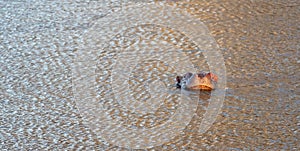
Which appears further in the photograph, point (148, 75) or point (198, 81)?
point (148, 75)

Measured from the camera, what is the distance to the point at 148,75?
338cm

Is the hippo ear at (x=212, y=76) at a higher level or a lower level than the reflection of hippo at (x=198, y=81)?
higher

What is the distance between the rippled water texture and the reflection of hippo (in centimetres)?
6

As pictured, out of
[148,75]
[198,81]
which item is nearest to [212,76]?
[198,81]

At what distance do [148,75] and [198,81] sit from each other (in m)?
0.31

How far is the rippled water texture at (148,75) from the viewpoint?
2.72m

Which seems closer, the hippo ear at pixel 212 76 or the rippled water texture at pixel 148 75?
the rippled water texture at pixel 148 75

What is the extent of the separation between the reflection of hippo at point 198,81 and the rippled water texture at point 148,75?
0.18ft

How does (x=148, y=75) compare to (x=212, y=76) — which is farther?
(x=148, y=75)

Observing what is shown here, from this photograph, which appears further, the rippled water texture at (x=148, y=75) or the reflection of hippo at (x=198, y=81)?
the reflection of hippo at (x=198, y=81)

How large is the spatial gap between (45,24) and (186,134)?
1.57 metres

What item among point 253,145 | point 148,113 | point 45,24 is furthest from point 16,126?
point 45,24

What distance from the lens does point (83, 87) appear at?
326cm

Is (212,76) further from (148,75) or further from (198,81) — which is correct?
(148,75)
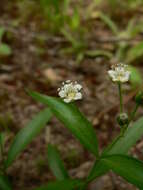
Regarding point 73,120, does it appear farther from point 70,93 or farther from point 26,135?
point 26,135

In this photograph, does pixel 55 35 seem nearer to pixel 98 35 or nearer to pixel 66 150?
pixel 98 35

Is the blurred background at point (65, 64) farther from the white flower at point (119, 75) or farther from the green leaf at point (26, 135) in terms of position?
the white flower at point (119, 75)

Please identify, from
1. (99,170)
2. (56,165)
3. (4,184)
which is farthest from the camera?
(56,165)

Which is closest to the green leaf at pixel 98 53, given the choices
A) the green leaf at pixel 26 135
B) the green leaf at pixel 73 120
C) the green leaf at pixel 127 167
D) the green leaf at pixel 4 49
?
the green leaf at pixel 4 49

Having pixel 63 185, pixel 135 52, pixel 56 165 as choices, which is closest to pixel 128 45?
pixel 135 52

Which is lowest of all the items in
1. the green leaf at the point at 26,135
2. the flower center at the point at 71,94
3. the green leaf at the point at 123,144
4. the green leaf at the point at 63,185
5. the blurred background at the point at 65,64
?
the blurred background at the point at 65,64
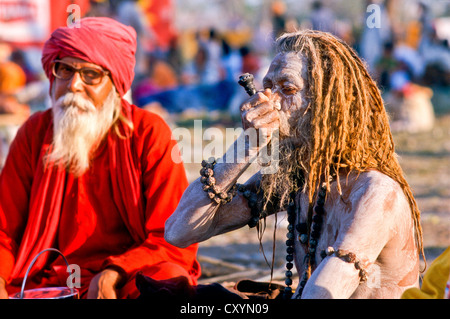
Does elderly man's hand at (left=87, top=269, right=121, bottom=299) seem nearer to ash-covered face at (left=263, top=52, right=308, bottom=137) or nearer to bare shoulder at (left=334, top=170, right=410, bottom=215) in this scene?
ash-covered face at (left=263, top=52, right=308, bottom=137)

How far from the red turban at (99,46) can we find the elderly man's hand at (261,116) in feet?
6.06

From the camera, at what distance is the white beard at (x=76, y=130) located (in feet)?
13.5

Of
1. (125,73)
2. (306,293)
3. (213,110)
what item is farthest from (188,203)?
(213,110)

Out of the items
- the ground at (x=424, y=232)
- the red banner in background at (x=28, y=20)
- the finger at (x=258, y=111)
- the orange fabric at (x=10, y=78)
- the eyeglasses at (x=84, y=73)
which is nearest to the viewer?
the finger at (x=258, y=111)

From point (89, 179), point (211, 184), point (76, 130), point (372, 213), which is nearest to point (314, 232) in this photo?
point (372, 213)

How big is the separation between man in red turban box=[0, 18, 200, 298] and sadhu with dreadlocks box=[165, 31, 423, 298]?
3.25 feet

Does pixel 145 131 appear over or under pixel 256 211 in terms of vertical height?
over

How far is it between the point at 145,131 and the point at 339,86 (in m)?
1.75

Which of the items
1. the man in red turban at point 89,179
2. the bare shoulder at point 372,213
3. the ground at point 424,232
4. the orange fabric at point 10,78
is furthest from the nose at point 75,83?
the orange fabric at point 10,78

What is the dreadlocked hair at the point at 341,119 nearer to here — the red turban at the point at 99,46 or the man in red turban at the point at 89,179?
the man in red turban at the point at 89,179

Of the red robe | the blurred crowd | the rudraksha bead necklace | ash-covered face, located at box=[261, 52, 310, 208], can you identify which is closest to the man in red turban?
the red robe

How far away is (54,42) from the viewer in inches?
166

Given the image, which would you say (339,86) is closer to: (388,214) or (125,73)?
(388,214)

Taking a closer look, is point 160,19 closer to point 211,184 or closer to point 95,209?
point 95,209
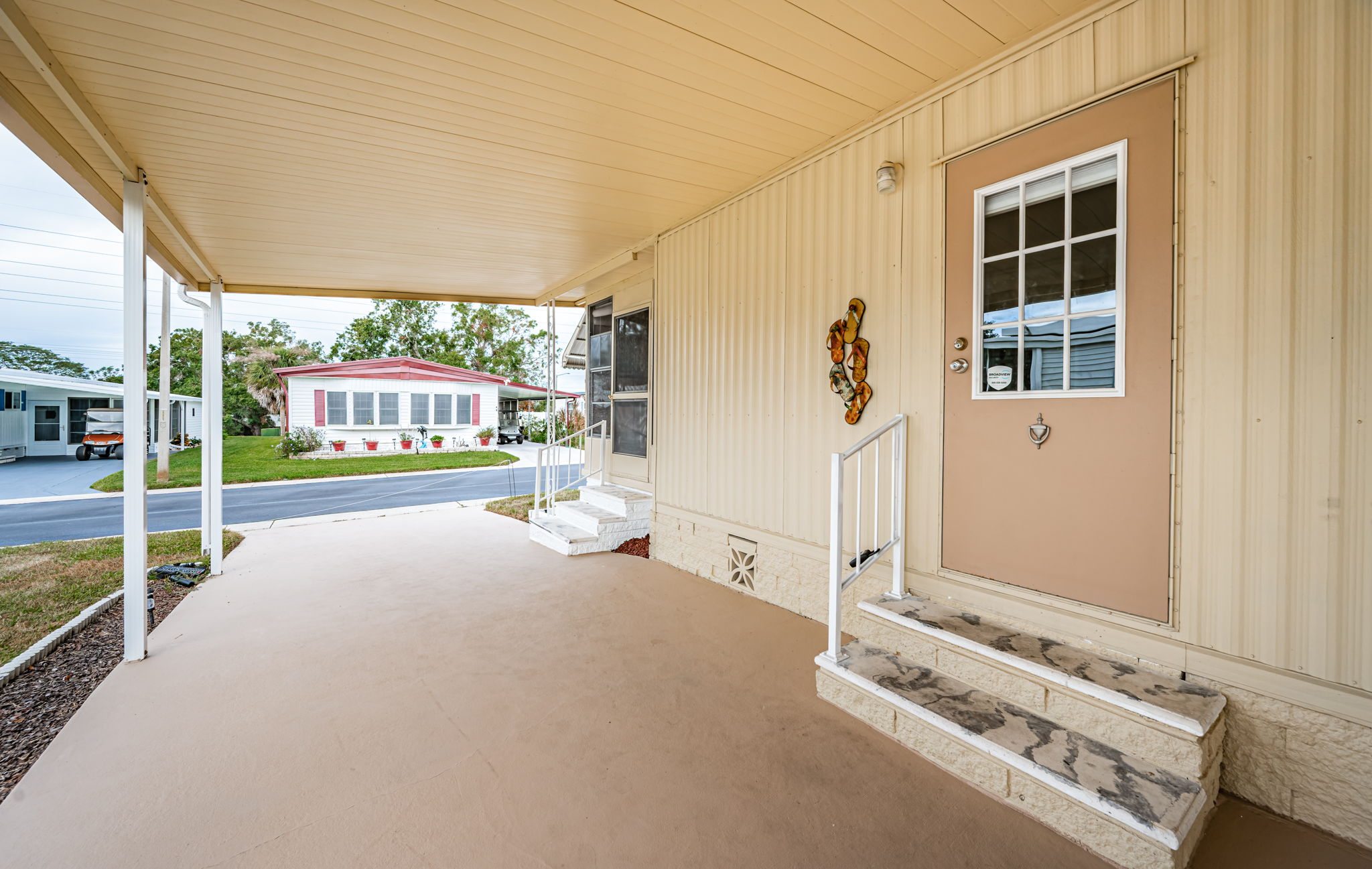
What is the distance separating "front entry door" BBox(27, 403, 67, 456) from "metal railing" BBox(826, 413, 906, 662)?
23606 millimetres

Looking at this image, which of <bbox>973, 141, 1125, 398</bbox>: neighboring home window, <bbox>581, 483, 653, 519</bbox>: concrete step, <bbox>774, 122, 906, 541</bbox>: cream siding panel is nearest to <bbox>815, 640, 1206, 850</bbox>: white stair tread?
<bbox>774, 122, 906, 541</bbox>: cream siding panel

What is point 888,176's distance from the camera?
2.84m

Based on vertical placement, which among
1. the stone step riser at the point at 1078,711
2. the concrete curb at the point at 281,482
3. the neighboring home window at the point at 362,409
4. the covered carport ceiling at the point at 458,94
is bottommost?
the concrete curb at the point at 281,482

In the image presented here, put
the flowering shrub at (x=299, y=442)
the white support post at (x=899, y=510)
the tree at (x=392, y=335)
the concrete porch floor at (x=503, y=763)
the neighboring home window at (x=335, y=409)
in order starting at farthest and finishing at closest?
the tree at (x=392, y=335) < the neighboring home window at (x=335, y=409) < the flowering shrub at (x=299, y=442) < the white support post at (x=899, y=510) < the concrete porch floor at (x=503, y=763)

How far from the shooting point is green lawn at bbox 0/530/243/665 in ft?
11.6

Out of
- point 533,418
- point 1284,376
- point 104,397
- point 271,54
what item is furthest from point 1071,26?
point 104,397

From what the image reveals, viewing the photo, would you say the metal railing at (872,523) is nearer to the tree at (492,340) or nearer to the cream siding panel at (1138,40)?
the cream siding panel at (1138,40)

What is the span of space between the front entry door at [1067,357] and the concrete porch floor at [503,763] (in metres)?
0.92

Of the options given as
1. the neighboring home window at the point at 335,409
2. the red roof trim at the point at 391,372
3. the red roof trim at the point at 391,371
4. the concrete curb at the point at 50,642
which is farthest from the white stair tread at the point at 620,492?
the neighboring home window at the point at 335,409

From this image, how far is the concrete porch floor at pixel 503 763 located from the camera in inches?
63.1

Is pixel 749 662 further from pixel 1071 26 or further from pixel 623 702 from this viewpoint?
pixel 1071 26

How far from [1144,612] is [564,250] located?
5.19m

---+---

Exercise requirements
In the copy, include no pictures; restate the listing above exactly.

Solution to the exercise
Which appears further in the photograph, point (148, 75) or point (198, 81)?
point (148, 75)

Measured from the camera, what is the distance to the point at 148,75?
338cm

Is the hippo ear at (x=212, y=76) at a higher level or a lower level than the reflection of hippo at (x=198, y=81)?
higher

What is the distance between the rippled water texture and the reflection of hippo (in centimetres)?
6

As pictured, out of
[148,75]
[198,81]
which item is nearest to [212,76]?
[198,81]

At what distance do [148,75] and [198,81] sit from each other (in m)?
0.31

How far is the rippled water texture at (148,75) from the viewpoint?
2.72m

Which seems closer, the hippo ear at pixel 212 76 or the rippled water texture at pixel 148 75?
the rippled water texture at pixel 148 75

What is the extent of the separation between the reflection of hippo at point 198,81 and the rippled water texture at point 148,75?
0.18ft

How does (x=148, y=75) compare to (x=212, y=76) — which is farther?
(x=148, y=75)

Observing what is shown here, from this photograph, which appears further, the rippled water texture at (x=148, y=75) or the reflection of hippo at (x=198, y=81)?
the reflection of hippo at (x=198, y=81)

How large is the spatial gap between (45,24) and (186,134)?
1.57 metres

What item among point 253,145 | point 148,113 | point 45,24 is furthest from point 16,126?
point 45,24

What distance from the lens does point (83, 87) appear at?
326cm

Is (212,76) further from (148,75) or further from (198,81) — which is correct?
(148,75)
Regarding point 73,120, does it appear farther from point 70,93 or farther from point 26,135?
point 26,135

In this photograph, does pixel 55 35 seem nearer to pixel 98 35 or nearer to pixel 66 150?
pixel 98 35

Is the blurred background at point (65, 64) farther from the white flower at point (119, 75) or farther from the green leaf at point (26, 135) in terms of position?
the white flower at point (119, 75)

Please identify, from
1. (99,170)
2. (56,165)
3. (4,184)
which is farthest from the camera?
(56,165)

Which is closest to the green leaf at pixel 98 53, given the choices
A) the green leaf at pixel 26 135
B) the green leaf at pixel 73 120
C) the green leaf at pixel 127 167
D) the green leaf at pixel 4 49
?
the green leaf at pixel 4 49

Having pixel 63 185, pixel 135 52, pixel 56 165 as choices, which is closest to pixel 128 45?
pixel 135 52

Which is lowest of all the items in
1. the green leaf at the point at 26,135
2. the flower center at the point at 71,94
3. the green leaf at the point at 123,144
4. the green leaf at the point at 63,185
5. the blurred background at the point at 65,64
?
the blurred background at the point at 65,64
Does elderly man's hand at (left=87, top=269, right=121, bottom=299) seem nearer to ash-covered face at (left=263, top=52, right=308, bottom=137) or nearer to bare shoulder at (left=334, top=170, right=410, bottom=215) in this scene?
ash-covered face at (left=263, top=52, right=308, bottom=137)

How far from the red turban at (99,46) can we find the elderly man's hand at (261,116) in feet?
6.06

From the camera, at what distance is the white beard at (x=76, y=130) located (in feet)?
13.5

Of
1. (125,73)
2. (306,293)
3. (213,110)
what item is farthest from (188,203)?
(213,110)

Out of the items
- the ground at (x=424, y=232)
- the red banner in background at (x=28, y=20)
- the finger at (x=258, y=111)
- the orange fabric at (x=10, y=78)
- the eyeglasses at (x=84, y=73)
which is nearest to the viewer?
the finger at (x=258, y=111)

From point (89, 179), point (211, 184), point (76, 130), point (372, 213), which is nearest to point (314, 232) in this photo?
point (372, 213)

How big is the separation between man in red turban box=[0, 18, 200, 298] and sadhu with dreadlocks box=[165, 31, 423, 298]?
3.25 feet

Does pixel 145 131 appear over or under pixel 256 211 in terms of vertical height?
over

How far is it between the point at 145,131 and the point at 339,86 (in m)?
1.75

Which of the items
1. the man in red turban at point 89,179
2. the bare shoulder at point 372,213
3. the ground at point 424,232
4. the orange fabric at point 10,78
is furthest from the nose at point 75,83?
the orange fabric at point 10,78

What is the dreadlocked hair at the point at 341,119 nearer to here — the red turban at the point at 99,46 or the man in red turban at the point at 89,179?
the man in red turban at the point at 89,179

Of the red robe | the blurred crowd | the rudraksha bead necklace | ash-covered face, located at box=[261, 52, 310, 208], can you identify which is closest to the man in red turban?
the red robe

How far away is (54,42) from the viewer in inches?
166

Given the image, which would you say (339,86) is closer to: (388,214) or (125,73)?
(388,214)

Taking a closer look, is point 160,19 closer to point 211,184 or closer to point 95,209?
point 95,209
What is the distance separating "front entry door" BBox(27, 403, 67, 456) from "metal railing" BBox(826, 413, 906, 662)?
23606 millimetres

Looking at this image, which of <bbox>973, 141, 1125, 398</bbox>: neighboring home window, <bbox>581, 483, 653, 519</bbox>: concrete step, <bbox>774, 122, 906, 541</bbox>: cream siding panel is nearest to <bbox>815, 640, 1206, 850</bbox>: white stair tread?
<bbox>774, 122, 906, 541</bbox>: cream siding panel

What is point 888,176's distance from the camera?
2.84m

Based on vertical placement, which among
1. the stone step riser at the point at 1078,711
2. the concrete curb at the point at 281,482
3. the neighboring home window at the point at 362,409
4. the covered carport ceiling at the point at 458,94
is bottommost?
the concrete curb at the point at 281,482

In the image presented here, put
the flowering shrub at (x=299, y=442)
the white support post at (x=899, y=510)
the tree at (x=392, y=335)
the concrete porch floor at (x=503, y=763)
the neighboring home window at (x=335, y=409)
in order starting at farthest and finishing at closest?
the tree at (x=392, y=335) < the neighboring home window at (x=335, y=409) < the flowering shrub at (x=299, y=442) < the white support post at (x=899, y=510) < the concrete porch floor at (x=503, y=763)

How far from the shooting point is green lawn at bbox 0/530/243/665 in ft?
11.6

Out of
- point 533,418
- point 1284,376
- point 104,397
- point 271,54
what item is furthest from point 1071,26?
point 104,397

From what the image reveals, viewing the photo, would you say the metal railing at (872,523) is nearer to the tree at (492,340) or nearer to the cream siding panel at (1138,40)?
the cream siding panel at (1138,40)

What is the span of space between the front entry door at [1067,357] and the concrete porch floor at [503,763] (in metres)?
0.92

Of the options given as
1. the neighboring home window at the point at 335,409
2. the red roof trim at the point at 391,372
3. the red roof trim at the point at 391,371
4. the concrete curb at the point at 50,642
which is farthest from the white stair tread at the point at 620,492?
the neighboring home window at the point at 335,409

From this image, how far is the concrete porch floor at pixel 503 763 located from the camera in inches?
63.1

Is pixel 749 662 further from pixel 1071 26 or further from pixel 623 702 from this viewpoint?
pixel 1071 26

How far from [1144,612] is [564,250] located?
5.19m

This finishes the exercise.